I spent the rest of the night split between my bed and the floor. The pain must have subsided or caused me to lose consciousness because I woke up the next morning covered in sweat and once again, disoriented. We had the day off, so I lingered in bed. I was afraid to wake whatever it was that had taken up residence in my body. By the time I worked up the nerve to get up, breakfast was almost over. The lack of hunger should have been an indication that something was wrong, but I was so relieved to have a break from last night’s horror show I didn’t think anything of it.

The rest of the day was fairly uneventful, I still didn’t have much of an appetite but forced myself to eat dinner anyway. As I got ready for bed, I could hear my stomach starting to gurgle again. The next morning I met with one of our medical providers to devise a plan. We tried to visit the medical clinic across from the hotel before training to see if we could get a handle on what was going on, but it was closed. I took a handful of Pepto-Bismol and hoped for the best. After the first run, I could tell I definitely wasn’t well. The pilots were taking three runs down the track that day, that but luckily I was only slated for two. After the second run, I could barely get out of the sled. My whole body ached, and the alien was back.

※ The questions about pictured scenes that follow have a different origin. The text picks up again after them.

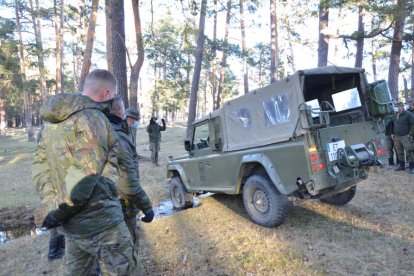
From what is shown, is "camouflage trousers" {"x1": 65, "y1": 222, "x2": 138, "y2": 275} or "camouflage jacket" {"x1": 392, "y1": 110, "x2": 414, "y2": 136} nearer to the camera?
"camouflage trousers" {"x1": 65, "y1": 222, "x2": 138, "y2": 275}

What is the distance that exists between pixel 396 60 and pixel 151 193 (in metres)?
10.4

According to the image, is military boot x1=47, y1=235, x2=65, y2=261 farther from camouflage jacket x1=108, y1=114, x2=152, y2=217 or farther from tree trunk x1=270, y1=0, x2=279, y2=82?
tree trunk x1=270, y1=0, x2=279, y2=82

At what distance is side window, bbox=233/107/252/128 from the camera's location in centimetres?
603

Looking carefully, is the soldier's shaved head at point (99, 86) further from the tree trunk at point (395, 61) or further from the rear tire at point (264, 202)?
the tree trunk at point (395, 61)

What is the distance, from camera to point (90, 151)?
2277 mm

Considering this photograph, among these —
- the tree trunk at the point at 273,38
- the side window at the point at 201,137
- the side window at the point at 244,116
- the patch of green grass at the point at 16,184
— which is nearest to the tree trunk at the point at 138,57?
the patch of green grass at the point at 16,184

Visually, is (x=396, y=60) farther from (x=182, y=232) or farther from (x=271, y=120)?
(x=182, y=232)

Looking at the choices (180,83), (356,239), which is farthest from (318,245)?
(180,83)

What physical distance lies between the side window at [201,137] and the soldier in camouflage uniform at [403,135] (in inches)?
218

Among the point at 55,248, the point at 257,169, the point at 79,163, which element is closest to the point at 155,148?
the point at 257,169

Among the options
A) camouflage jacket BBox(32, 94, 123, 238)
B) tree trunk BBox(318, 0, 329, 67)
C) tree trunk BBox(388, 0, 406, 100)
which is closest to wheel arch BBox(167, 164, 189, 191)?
camouflage jacket BBox(32, 94, 123, 238)

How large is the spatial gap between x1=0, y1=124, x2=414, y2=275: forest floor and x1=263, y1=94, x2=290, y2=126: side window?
57.5 inches

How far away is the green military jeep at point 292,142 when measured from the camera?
4.84 m

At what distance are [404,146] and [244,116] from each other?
547cm
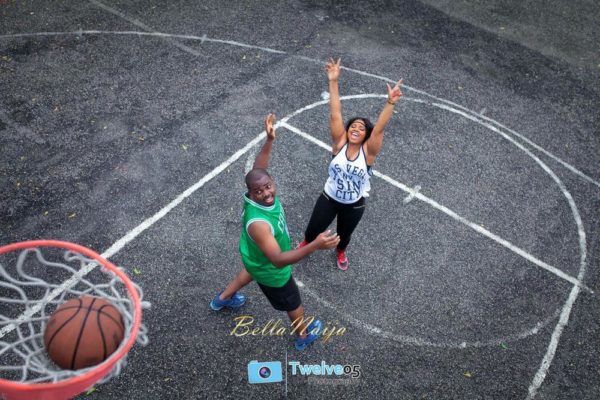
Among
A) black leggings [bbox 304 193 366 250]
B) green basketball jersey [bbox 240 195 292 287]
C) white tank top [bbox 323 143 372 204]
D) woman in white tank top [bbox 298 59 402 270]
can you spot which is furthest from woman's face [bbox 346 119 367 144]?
green basketball jersey [bbox 240 195 292 287]

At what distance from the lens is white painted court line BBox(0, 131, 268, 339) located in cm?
595

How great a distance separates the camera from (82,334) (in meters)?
4.09

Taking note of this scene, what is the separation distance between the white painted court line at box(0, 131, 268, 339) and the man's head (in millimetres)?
2314

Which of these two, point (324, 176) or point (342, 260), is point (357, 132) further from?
point (324, 176)

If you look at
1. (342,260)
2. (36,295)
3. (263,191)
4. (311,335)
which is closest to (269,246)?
(263,191)

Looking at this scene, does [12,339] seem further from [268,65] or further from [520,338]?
[268,65]

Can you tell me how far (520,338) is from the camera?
6.45 metres

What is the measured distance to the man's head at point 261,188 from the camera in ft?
15.5

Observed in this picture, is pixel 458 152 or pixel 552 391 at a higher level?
pixel 458 152

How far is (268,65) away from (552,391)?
292 inches

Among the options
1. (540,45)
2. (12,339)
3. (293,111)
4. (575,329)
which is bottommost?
(12,339)

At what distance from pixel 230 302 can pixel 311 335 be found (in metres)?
1.06

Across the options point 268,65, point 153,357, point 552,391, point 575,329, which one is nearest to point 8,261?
point 153,357

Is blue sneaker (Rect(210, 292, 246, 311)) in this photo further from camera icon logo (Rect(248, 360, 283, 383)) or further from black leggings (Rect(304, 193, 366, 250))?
black leggings (Rect(304, 193, 366, 250))
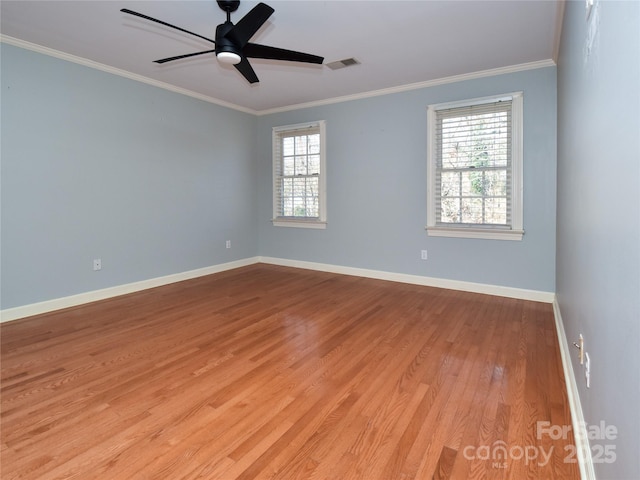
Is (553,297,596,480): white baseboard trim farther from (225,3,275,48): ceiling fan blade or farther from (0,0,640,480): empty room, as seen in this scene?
(225,3,275,48): ceiling fan blade

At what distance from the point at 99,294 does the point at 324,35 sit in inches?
148

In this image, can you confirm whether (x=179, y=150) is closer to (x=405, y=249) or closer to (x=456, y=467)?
(x=405, y=249)

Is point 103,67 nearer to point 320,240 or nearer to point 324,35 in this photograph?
point 324,35

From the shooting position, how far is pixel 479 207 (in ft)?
14.0

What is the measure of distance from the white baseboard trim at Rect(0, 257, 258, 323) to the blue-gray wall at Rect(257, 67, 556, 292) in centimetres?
134

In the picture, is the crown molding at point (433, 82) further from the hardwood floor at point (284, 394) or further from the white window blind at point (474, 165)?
the hardwood floor at point (284, 394)

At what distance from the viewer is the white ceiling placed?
2.82 meters

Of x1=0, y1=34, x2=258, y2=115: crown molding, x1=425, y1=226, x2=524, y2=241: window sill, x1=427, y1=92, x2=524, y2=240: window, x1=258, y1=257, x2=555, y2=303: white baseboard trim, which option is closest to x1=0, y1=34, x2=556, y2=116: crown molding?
x1=0, y1=34, x2=258, y2=115: crown molding

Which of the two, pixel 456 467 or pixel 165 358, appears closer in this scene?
pixel 456 467

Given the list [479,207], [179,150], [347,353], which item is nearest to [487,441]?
[347,353]

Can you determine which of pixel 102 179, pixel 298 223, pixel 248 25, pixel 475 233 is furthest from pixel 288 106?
pixel 475 233

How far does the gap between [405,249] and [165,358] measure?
3.32 metres

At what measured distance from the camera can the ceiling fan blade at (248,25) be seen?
92.5 inches

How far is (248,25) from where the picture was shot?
97.3 inches
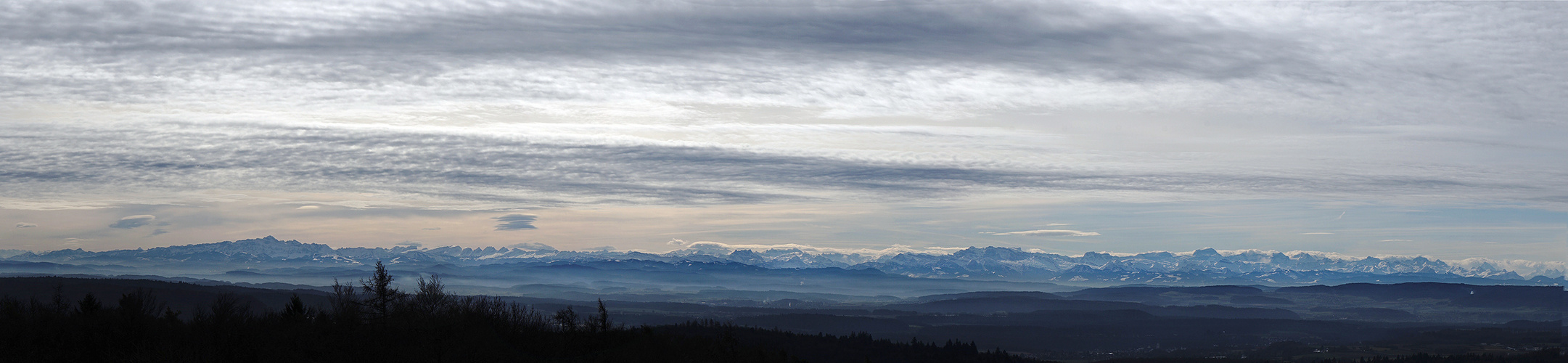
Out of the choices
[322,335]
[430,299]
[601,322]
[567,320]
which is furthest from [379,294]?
[601,322]

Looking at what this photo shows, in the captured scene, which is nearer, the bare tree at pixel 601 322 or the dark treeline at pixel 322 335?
the dark treeline at pixel 322 335

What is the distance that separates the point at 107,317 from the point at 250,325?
706 cm

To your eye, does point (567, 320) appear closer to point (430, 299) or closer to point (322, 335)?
point (430, 299)

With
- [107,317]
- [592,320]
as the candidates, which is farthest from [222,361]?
[592,320]

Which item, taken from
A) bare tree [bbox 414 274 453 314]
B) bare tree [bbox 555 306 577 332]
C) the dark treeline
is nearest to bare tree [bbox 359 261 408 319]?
the dark treeline

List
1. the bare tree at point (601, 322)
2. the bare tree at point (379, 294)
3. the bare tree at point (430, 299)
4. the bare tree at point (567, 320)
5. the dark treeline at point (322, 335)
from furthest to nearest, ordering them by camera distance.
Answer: the bare tree at point (601, 322), the bare tree at point (567, 320), the bare tree at point (379, 294), the bare tree at point (430, 299), the dark treeline at point (322, 335)

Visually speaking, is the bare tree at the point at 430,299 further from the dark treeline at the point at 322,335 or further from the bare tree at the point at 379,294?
the bare tree at the point at 379,294

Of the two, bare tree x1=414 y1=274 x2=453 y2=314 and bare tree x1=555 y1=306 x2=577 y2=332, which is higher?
bare tree x1=414 y1=274 x2=453 y2=314

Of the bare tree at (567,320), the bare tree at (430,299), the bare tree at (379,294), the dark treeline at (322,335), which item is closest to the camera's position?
the dark treeline at (322,335)

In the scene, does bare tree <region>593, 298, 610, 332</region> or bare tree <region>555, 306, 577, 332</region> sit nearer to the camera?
bare tree <region>555, 306, 577, 332</region>

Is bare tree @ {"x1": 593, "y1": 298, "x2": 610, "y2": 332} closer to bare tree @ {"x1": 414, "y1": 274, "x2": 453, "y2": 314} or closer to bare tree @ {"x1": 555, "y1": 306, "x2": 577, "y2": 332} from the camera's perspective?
bare tree @ {"x1": 555, "y1": 306, "x2": 577, "y2": 332}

I was taken to the medical tent at the track to see the doctor on call. She explained that she was a neurologist, asked about my symptoms and suggested that I be transported to the emergency room via ambulance. After arguing back and forth about the overkill of an ambulance, we finally agreed on an IV for rehydration. For most people an IV isn’t a big deal, but for me and the rest of my teammates and fellow competitors, IVs are not allowed unless it’s an emergency, and even then special paperwork has to be filed with USADA (United States Anti-Doping Agency). IVs can be used as a masking agent for prohibited substances. After being stuck in the arm twice unsuccessfully by a nurse (well, at least her track badge said she was a nurse), the idea of going to the hospital began to sound like a good plan. We took the 30-mile drive to the GangNeung Asan Hospital.

I travel quite a bit for both bobsled and leisure. I am used to being places where I don’t speak the language. What I am not use to is being in a part of a country where few people speak my language. Call it ignorance, arrogance or what have you, but most places I have visited, I was lucky enough to be able to get by with English.

Not here. As we walked into the hospital, we were greeted with stares. The track doctor recommended that we go to the emergency room because we would be seen faster than if we went to a clinic, and she had called ahead to let them know we were coming.

After a series of hand gestures and attempting to ask multiple people where to go, we found the emergency room. The nurse’s ability to take my blood and start the IV in one attempt immediately put me at ease. They ran me through a number of tests to come to the diagnosis of gastroenteritis, which is basically a fancy word for a stomach bug. After a few hours, I was hydrated and on my way with some antibiotics and the hope that this ordeal would soon be behind me.

As I mentioned earlier, I never get sick. I have no experience in losing my appetite, in unintentional weight loss, in not being able to get out of bed; in fact, I have always joked, “If I am ever too sick to eat, take me to the hospital.” Ask and you shall receive, I guess. After losing six pounds in three days, I can check getting sick in a foreign country off of my bucket list.